** Required action **
Report each line in the entries below that contains the word "النقل". Matching is case-sensitive.

** Data to process **
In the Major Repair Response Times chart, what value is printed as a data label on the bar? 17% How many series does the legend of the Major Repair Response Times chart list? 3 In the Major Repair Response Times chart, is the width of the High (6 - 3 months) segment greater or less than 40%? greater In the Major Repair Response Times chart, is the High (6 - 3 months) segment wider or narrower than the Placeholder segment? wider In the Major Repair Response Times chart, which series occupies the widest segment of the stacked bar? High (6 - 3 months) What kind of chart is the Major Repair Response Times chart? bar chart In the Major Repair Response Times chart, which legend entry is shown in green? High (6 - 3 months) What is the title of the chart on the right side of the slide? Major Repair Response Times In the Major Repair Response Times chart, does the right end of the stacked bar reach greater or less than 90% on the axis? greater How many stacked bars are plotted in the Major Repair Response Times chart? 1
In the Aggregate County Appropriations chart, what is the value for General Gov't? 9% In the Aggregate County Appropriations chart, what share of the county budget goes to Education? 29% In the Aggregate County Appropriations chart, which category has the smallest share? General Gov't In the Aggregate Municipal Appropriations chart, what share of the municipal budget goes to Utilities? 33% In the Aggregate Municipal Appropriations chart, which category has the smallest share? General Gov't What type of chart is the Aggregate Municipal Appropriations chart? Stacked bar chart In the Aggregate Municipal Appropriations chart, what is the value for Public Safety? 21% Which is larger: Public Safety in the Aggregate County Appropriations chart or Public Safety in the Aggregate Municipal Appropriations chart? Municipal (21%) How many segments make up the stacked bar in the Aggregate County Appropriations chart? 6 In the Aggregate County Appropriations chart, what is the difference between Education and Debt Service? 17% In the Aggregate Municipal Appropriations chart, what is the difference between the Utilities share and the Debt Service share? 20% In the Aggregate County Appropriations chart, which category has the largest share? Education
...
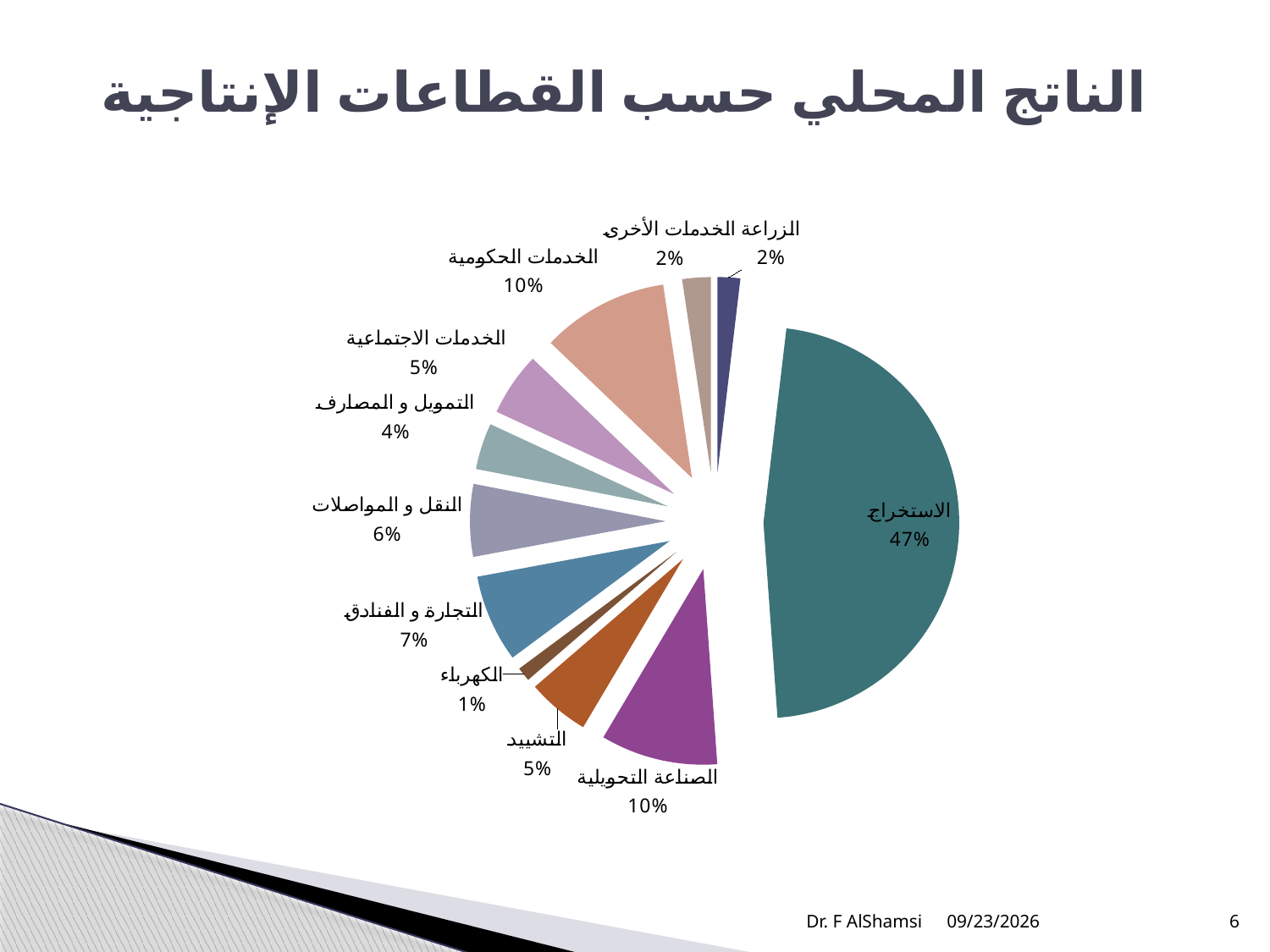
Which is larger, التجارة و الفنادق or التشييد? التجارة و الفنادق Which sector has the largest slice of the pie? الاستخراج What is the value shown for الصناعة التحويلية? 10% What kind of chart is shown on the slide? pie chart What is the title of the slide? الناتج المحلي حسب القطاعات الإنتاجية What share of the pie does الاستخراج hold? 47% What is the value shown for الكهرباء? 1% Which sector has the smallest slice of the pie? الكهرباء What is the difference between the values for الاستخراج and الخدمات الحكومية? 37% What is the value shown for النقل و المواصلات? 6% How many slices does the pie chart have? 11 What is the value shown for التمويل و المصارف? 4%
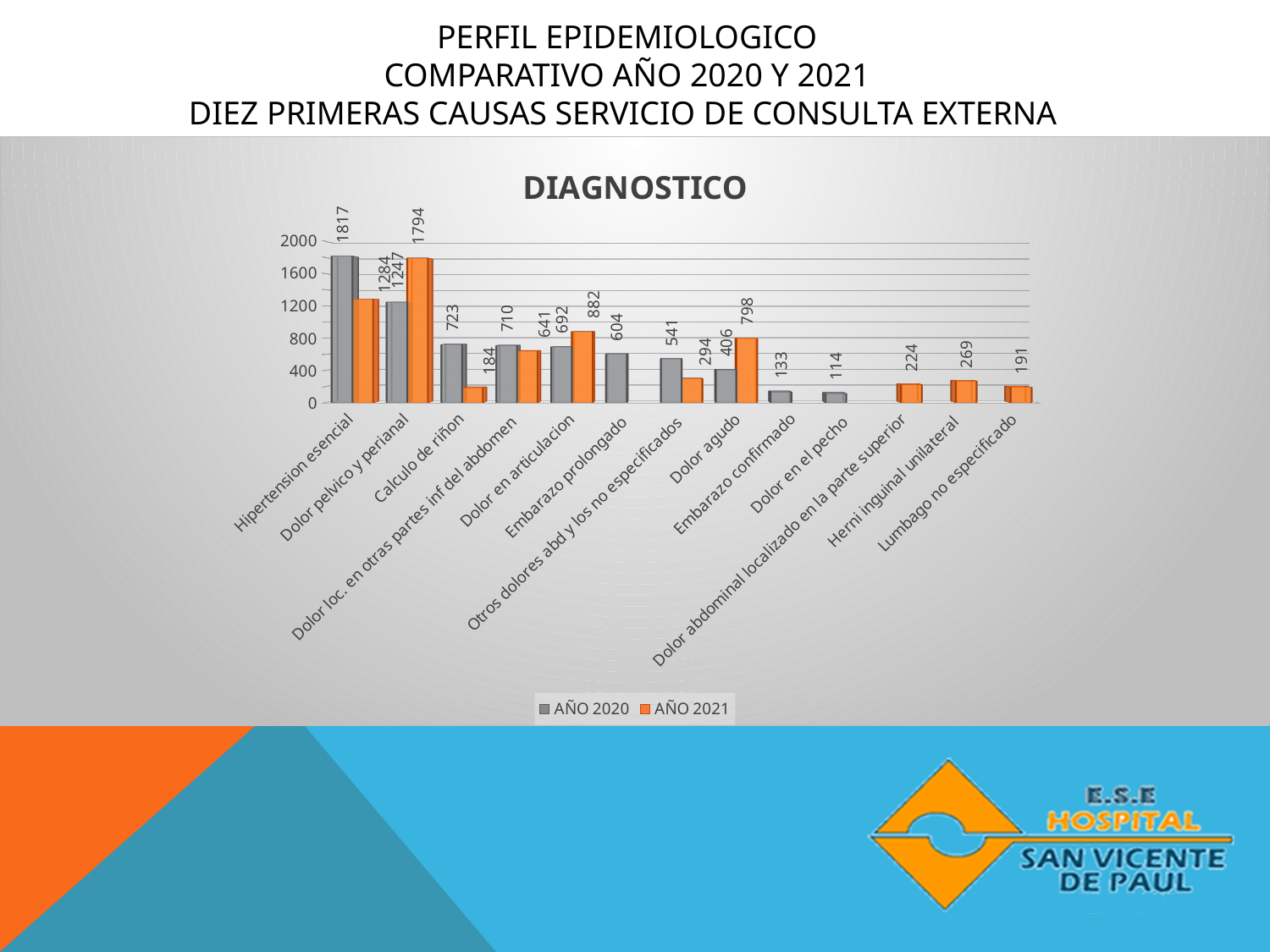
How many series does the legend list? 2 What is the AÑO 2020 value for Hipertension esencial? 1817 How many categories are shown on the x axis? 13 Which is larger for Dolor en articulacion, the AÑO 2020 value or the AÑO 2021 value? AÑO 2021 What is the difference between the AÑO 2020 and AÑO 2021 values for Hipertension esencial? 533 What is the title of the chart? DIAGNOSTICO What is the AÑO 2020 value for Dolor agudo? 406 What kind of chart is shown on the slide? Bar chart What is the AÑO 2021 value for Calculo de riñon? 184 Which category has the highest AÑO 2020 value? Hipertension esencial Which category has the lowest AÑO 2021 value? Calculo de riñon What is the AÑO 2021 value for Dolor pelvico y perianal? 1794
---
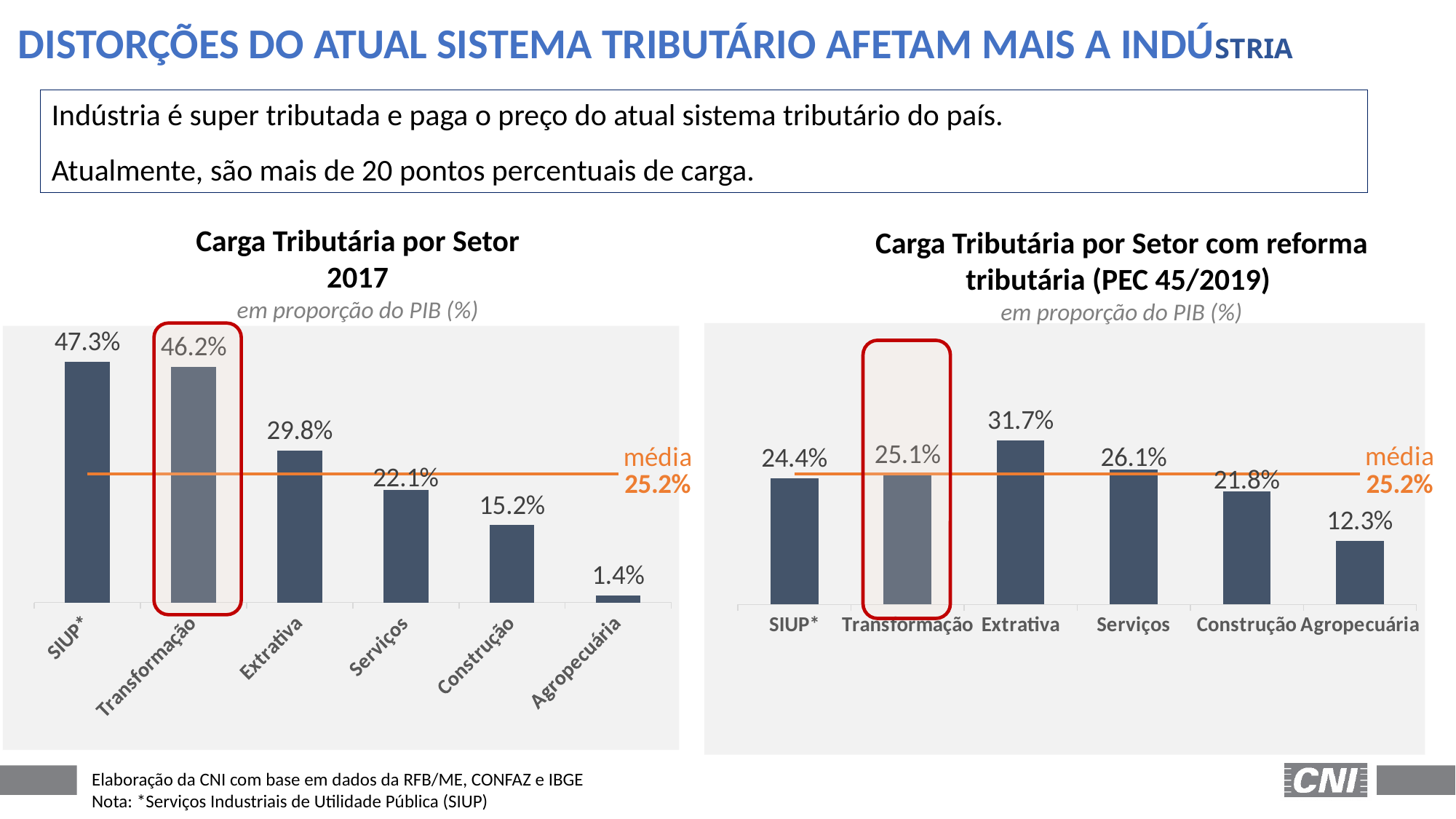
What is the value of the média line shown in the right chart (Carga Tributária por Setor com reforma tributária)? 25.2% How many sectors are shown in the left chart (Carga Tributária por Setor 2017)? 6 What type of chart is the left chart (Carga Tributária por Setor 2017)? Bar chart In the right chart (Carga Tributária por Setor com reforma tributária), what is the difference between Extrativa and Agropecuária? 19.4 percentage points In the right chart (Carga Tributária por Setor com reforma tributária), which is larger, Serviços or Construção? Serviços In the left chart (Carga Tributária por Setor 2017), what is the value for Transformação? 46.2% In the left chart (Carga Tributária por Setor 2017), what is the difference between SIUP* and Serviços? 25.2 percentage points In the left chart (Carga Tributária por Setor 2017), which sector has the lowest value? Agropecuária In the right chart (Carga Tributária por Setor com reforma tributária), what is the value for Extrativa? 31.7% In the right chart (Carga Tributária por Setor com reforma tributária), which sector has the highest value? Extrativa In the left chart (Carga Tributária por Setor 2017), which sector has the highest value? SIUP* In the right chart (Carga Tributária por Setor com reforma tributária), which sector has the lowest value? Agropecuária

** Answer to the problem **
Which is larger, التجارة و الفنادق or التشييد? التجارة و الفنادق Which sector has the largest slice of the pie? الاستخراج What is the value shown for الصناعة التحويلية? 10% What kind of chart is shown on the slide? pie chart What is the title of the slide? الناتج المحلي حسب القطاعات الإنتاجية What share of the pie does الاستخراج hold? 47% What is the value shown for الكهرباء? 1% Which sector has the smallest slice of the pie? الكهرباء What is the difference between the values for الاستخراج and الخدمات الحكومية? 37% What is the value shown for النقل و المواصلات? 6% How many slices does the pie chart have? 11 What is the value shown for التمويل و المصارف? 4%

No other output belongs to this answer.